Trajectories of all flux variables \(\{\varphi _i \}_{i=1}^N\) for a typical Ising spin-glass model with \(N=10,000\) and \((\delta \tau )^{-1}= 50{,}000\).

Figure 4
figure 4

(a) Trajectories of would-be ambivalent variables \(\overline{\varphi }_{i^{\prime}}\) with \(i^{\prime}=1,2, \dots , n\). (b) Trajectories of would-be frozen variables \(\overline{\varphi }_{i^{\prime}}\) with \(i^{\prime}=n+1, \dots , N\). Here, n and N are taken to be 400 and 10,000, respectively. Distributions of would-be frozen and ambivalent variables at \(\tau =0.1\) (c) and at \(\tau =0.8\) (d).

Sorting frozen and ambivalent variables

Shown in Fig. 3 are all trajectories \(\{ \varphi _i \}_{i=1}^N\) (\(N=10{,}000\)) as a function of \(\tau\) in a test MD evolution with a single set of Ising spin-glass parameters picked up randomly in the intervals, \(-1 \le J_{ij} \le +1\) and \(-2 \le h_i \le +2\). The MD time step \(\delta \tau\) is chosen to be 1/50,000. Moreover, we make an identification, \(g=\delta \tau\), so that the small time step corresponds to the adiabatic evolution. Although there is a tendency that \(\varphi _i\) fall into two categories with positive sign and negative sign, we need a criterion to separate them in a quantitative manner. For that purpose, let us introduce time-averaged flux variables,

$$\begin{aligned} \overline{\varphi }_i(\tau ) \equiv \frac{1}{\delta } \int ^{\tau }_{\tau -\delta } d\tau ^{\prime} \, \varphi _i(\tau ^{\prime}), \end{aligned}$$
(5)

++++

Set task 1 — In the passage on sorting frozen and ambivalent variables, what value is chosen for the MD time step?
The passage and the entries come from separate sources.

Spatial reasoning entries:
++++

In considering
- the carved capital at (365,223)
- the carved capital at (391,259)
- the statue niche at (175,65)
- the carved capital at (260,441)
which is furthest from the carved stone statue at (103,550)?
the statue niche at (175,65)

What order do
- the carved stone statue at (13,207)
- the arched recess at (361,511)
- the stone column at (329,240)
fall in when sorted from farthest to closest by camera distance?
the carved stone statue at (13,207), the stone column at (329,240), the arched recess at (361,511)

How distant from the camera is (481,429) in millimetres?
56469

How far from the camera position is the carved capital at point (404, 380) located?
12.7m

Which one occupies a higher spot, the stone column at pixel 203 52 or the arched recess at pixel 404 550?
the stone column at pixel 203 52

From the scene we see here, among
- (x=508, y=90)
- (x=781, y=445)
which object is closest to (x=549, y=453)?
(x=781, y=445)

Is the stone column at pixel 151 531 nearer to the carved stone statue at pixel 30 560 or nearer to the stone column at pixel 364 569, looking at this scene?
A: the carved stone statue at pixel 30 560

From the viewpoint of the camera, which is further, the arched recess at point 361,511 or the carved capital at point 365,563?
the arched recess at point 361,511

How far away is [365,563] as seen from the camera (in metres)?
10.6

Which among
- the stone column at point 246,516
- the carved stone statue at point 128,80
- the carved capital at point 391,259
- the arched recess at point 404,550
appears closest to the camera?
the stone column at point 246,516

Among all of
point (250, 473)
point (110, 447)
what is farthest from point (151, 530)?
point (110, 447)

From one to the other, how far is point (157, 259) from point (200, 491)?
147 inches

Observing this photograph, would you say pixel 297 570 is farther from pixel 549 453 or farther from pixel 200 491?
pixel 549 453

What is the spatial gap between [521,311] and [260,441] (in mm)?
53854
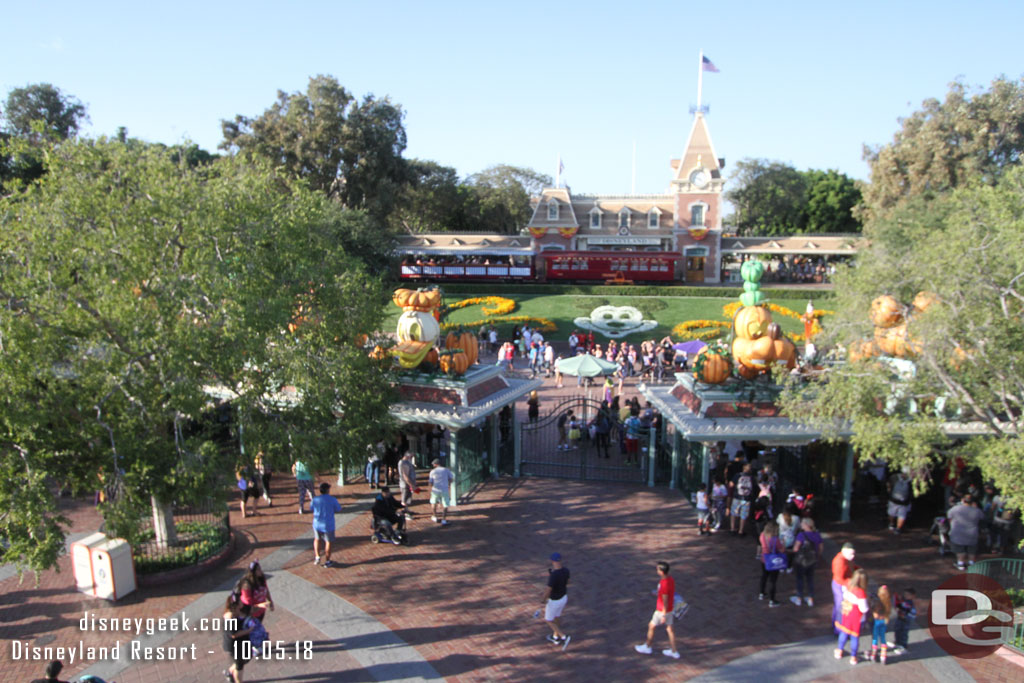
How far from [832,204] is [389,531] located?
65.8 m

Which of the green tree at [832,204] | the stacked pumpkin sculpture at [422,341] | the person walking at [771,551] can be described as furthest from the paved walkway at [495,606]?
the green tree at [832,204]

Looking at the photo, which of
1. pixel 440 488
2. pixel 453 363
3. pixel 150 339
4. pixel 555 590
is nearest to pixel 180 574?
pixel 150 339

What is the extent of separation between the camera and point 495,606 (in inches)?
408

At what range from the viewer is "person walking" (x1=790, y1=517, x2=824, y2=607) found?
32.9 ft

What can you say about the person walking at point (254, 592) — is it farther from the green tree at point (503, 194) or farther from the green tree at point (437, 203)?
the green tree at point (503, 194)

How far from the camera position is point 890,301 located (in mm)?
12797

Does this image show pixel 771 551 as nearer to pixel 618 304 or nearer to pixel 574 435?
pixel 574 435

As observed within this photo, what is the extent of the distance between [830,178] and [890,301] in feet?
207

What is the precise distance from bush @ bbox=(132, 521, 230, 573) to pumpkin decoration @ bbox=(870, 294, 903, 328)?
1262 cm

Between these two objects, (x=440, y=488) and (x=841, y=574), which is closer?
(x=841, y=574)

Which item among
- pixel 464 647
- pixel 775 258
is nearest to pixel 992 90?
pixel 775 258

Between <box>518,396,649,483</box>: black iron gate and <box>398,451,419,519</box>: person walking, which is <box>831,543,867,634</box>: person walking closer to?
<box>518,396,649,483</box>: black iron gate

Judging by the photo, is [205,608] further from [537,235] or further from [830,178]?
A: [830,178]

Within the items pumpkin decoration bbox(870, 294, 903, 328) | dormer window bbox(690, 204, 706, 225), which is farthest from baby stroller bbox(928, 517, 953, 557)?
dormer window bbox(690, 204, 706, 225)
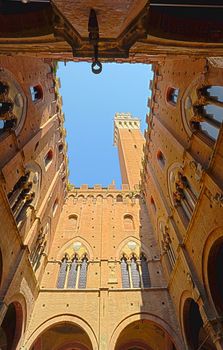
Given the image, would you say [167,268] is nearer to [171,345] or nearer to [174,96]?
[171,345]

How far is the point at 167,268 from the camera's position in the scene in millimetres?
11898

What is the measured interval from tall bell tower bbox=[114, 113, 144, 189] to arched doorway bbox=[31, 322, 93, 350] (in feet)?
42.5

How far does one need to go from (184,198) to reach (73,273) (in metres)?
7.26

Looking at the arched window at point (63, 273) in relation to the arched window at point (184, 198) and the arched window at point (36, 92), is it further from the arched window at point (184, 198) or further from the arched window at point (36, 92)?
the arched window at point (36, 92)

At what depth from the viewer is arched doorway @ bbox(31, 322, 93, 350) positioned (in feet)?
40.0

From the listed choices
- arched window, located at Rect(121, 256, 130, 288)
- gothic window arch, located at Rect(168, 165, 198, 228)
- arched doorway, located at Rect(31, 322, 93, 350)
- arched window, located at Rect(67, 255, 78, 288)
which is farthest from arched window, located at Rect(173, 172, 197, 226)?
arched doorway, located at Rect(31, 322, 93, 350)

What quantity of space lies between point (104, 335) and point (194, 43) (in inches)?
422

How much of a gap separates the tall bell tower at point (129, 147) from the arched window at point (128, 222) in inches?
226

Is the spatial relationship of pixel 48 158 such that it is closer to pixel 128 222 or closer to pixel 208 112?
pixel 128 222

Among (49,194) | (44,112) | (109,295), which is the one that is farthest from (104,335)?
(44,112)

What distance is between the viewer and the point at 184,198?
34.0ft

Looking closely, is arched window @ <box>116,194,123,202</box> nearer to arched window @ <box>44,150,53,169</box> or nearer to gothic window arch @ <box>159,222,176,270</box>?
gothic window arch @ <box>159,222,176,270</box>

++++

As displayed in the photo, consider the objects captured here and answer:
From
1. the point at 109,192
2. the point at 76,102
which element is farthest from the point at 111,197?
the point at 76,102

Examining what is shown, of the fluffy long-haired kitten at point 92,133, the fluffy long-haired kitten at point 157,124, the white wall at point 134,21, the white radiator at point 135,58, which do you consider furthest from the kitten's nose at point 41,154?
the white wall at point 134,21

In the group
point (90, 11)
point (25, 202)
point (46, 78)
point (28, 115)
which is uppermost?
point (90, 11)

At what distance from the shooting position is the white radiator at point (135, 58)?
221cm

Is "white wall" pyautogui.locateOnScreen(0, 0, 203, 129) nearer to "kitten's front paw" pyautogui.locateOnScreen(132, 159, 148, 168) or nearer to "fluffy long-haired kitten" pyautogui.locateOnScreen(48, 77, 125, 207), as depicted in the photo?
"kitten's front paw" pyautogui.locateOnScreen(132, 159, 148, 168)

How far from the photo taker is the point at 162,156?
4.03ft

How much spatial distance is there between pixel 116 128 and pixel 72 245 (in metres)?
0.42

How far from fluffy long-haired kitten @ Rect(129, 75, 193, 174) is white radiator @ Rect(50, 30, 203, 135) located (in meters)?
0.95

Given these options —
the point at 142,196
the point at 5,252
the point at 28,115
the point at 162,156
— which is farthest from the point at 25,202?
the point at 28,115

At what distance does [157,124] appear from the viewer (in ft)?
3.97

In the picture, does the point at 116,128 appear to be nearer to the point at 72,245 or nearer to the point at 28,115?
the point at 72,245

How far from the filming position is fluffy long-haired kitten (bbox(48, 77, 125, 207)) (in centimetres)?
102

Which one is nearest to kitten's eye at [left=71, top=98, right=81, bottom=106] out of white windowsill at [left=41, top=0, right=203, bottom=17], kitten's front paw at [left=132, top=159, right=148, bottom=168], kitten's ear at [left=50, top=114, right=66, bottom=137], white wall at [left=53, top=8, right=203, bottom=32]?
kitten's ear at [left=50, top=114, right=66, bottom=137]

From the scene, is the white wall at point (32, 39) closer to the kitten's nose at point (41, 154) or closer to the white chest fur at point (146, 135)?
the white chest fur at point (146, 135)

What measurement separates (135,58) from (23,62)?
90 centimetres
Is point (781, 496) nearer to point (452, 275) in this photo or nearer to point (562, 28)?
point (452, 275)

++++

Set task 2 — Edit the entries from the line that contains "Which of the" through the line that contains "A: [830,178]", replacing "person walking" with "pedestrian" and leaving everything else unchanged. Return only those lines.

Task output 1 — 1/50,000

Task output 2 —
Which of the green tree at [832,204] | the stacked pumpkin sculpture at [422,341] | the pedestrian at [771,551] can be described as furthest from the paved walkway at [495,606]?
the green tree at [832,204]

Looking at the photo, which of
1. pixel 440 488
2. pixel 453 363
3. pixel 150 339
4. pixel 555 590
is nearest to pixel 180 574?
pixel 150 339

What is the extent of separation between the camera and point 495,606 (in inches)?
408

At what range from the viewer is "pedestrian" (x1=790, y1=517, x2=824, y2=607) found?
32.9 ft

What can you say about the pedestrian at point (254, 592) — is it farther from the green tree at point (503, 194) or farther from the green tree at point (437, 203)?
the green tree at point (503, 194)

How far from the camera position is point 890,301 located (in mm)?
12797

Does this image show pixel 771 551 as nearer to pixel 618 304 or nearer to pixel 574 435?
pixel 574 435

As observed within this photo, what is the extent of the distance between [830,178] and [890,301] in feet?
207

What is the precise distance from bush @ bbox=(132, 521, 230, 573) to pumpkin decoration @ bbox=(870, 294, 903, 328)?
1262 cm

Between these two objects, (x=440, y=488) and (x=841, y=574), which is closer?
(x=841, y=574)

Which item among
- pixel 464 647
- pixel 775 258
is nearest to pixel 992 90?
pixel 775 258

Between <box>518,396,649,483</box>: black iron gate and <box>398,451,419,519</box>: pedestrian, which is <box>831,543,867,634</box>: pedestrian closer to?
<box>518,396,649,483</box>: black iron gate

Judging by the photo, is [205,608] further from [537,235] or further from [830,178]?
A: [830,178]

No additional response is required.